Exercise description
Count the lines in the records below that contain the string "right", treating uppercase and lowercase as different. Give only the number.

Recorded data
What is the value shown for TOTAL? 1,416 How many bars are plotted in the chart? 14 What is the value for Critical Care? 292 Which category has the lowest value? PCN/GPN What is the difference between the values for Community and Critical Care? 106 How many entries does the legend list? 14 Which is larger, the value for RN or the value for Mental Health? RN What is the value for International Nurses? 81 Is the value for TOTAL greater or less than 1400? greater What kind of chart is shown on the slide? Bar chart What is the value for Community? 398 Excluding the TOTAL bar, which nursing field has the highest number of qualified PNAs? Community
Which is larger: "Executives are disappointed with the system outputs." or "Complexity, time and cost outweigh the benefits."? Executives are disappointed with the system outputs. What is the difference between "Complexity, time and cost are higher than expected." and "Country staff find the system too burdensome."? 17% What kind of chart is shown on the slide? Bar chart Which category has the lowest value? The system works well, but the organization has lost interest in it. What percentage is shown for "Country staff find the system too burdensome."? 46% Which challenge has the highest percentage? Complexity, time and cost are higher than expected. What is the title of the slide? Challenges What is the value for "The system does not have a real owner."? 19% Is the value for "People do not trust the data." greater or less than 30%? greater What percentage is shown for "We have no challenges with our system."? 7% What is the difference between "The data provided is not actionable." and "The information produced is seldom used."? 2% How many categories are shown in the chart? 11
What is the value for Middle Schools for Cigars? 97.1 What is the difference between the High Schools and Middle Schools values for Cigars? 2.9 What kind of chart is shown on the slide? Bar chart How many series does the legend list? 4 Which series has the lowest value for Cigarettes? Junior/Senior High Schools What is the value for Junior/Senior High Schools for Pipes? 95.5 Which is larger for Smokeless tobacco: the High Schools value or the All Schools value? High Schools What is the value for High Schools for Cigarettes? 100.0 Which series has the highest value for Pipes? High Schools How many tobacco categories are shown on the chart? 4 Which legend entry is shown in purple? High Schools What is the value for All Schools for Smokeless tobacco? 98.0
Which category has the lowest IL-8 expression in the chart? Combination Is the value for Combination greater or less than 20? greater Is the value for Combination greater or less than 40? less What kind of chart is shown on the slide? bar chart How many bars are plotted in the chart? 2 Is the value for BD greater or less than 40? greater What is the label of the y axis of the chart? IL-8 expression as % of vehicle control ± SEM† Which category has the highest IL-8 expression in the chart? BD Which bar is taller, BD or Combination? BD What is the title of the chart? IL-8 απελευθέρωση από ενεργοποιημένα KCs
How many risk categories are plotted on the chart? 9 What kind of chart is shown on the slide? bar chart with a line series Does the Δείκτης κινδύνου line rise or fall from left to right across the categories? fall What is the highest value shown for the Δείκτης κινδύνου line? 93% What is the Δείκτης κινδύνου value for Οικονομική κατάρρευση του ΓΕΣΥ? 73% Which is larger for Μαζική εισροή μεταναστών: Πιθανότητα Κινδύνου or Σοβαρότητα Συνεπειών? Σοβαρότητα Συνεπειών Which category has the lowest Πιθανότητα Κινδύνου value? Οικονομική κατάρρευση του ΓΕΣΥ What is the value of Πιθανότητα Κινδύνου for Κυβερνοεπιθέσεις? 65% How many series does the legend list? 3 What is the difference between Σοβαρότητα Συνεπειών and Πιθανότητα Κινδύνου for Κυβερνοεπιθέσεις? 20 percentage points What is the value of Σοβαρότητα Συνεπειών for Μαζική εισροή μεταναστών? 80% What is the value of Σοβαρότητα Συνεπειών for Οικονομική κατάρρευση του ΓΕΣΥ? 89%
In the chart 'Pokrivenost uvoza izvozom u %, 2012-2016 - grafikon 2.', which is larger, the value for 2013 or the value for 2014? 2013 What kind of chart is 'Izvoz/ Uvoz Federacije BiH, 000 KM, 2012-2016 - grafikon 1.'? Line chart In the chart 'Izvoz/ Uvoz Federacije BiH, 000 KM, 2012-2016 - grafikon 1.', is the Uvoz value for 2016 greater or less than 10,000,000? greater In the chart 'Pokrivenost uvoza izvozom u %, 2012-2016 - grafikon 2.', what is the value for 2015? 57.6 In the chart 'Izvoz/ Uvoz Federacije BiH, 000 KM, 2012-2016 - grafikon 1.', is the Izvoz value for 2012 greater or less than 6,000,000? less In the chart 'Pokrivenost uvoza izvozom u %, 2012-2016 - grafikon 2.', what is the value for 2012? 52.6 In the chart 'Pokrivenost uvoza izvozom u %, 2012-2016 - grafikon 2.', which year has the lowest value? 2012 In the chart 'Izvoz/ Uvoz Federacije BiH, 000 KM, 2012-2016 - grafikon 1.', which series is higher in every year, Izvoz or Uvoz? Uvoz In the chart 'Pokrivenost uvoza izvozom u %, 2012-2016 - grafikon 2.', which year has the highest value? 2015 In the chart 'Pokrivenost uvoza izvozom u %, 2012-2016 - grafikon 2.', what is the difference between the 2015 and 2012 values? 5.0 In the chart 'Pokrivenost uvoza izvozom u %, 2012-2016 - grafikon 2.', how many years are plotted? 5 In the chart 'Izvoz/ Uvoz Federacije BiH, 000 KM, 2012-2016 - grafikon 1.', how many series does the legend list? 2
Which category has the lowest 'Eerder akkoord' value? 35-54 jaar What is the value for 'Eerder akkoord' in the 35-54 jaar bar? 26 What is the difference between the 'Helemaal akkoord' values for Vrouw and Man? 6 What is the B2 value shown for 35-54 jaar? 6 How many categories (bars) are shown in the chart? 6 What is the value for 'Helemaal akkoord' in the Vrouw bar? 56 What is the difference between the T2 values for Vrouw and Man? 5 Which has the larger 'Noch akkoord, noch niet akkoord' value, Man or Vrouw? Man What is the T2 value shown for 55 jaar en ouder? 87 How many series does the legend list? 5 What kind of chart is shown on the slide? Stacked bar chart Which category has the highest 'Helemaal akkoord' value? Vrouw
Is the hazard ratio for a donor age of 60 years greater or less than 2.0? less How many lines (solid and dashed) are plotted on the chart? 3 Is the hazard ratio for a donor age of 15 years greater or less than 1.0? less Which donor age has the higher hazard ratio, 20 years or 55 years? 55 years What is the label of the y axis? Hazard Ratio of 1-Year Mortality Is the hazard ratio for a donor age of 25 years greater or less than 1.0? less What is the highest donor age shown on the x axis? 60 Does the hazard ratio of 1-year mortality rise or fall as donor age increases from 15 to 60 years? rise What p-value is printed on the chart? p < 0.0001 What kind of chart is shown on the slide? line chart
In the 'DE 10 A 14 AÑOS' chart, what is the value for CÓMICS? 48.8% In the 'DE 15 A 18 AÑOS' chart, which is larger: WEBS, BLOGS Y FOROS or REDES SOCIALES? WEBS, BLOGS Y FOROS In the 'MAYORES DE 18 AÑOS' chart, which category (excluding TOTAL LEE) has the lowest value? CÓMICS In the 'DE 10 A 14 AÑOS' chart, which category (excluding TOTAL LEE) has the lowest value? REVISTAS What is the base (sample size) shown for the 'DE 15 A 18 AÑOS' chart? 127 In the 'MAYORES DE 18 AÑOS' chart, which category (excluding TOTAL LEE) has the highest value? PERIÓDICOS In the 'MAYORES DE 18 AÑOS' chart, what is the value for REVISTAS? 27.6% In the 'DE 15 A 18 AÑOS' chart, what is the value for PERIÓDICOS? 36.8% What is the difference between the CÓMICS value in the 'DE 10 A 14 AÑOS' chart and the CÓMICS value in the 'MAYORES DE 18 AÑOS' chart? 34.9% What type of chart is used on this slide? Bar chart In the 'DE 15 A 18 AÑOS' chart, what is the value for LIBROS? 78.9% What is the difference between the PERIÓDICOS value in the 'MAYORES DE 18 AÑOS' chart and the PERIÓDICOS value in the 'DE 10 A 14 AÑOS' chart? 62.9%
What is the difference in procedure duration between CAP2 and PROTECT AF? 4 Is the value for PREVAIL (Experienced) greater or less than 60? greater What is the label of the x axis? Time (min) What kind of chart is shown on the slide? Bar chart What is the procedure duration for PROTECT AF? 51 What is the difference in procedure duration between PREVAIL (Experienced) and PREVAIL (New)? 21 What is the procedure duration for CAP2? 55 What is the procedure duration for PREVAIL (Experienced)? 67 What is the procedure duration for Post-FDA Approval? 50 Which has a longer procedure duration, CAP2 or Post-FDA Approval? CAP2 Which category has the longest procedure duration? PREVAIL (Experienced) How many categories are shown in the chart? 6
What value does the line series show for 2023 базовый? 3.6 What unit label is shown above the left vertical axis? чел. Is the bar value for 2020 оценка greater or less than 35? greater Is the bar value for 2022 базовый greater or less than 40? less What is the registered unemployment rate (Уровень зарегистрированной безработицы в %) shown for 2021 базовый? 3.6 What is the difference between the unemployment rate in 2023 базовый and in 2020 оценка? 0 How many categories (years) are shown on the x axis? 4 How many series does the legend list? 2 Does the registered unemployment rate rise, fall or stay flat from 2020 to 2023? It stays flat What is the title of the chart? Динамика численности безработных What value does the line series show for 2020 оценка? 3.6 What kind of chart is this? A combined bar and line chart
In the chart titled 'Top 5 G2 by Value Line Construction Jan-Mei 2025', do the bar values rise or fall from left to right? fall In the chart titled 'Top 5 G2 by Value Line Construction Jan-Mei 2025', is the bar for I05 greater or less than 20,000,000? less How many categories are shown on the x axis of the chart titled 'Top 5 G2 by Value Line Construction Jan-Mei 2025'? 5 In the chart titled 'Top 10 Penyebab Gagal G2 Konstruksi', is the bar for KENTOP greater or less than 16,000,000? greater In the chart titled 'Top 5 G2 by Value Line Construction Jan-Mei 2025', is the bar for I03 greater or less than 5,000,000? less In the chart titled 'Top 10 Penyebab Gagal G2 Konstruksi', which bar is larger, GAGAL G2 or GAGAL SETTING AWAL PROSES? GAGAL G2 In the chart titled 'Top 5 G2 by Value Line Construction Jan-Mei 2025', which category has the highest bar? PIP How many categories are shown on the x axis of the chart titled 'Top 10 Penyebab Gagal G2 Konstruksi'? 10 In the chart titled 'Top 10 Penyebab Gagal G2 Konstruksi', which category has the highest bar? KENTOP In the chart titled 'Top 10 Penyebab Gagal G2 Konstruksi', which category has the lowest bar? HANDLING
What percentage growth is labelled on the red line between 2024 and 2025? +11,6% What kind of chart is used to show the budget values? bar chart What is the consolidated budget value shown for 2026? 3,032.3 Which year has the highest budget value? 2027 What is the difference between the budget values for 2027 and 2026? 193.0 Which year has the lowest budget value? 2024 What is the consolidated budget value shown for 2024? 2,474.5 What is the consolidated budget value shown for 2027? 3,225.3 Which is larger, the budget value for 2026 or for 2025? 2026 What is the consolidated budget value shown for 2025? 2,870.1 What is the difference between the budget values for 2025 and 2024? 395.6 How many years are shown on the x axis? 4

Output
2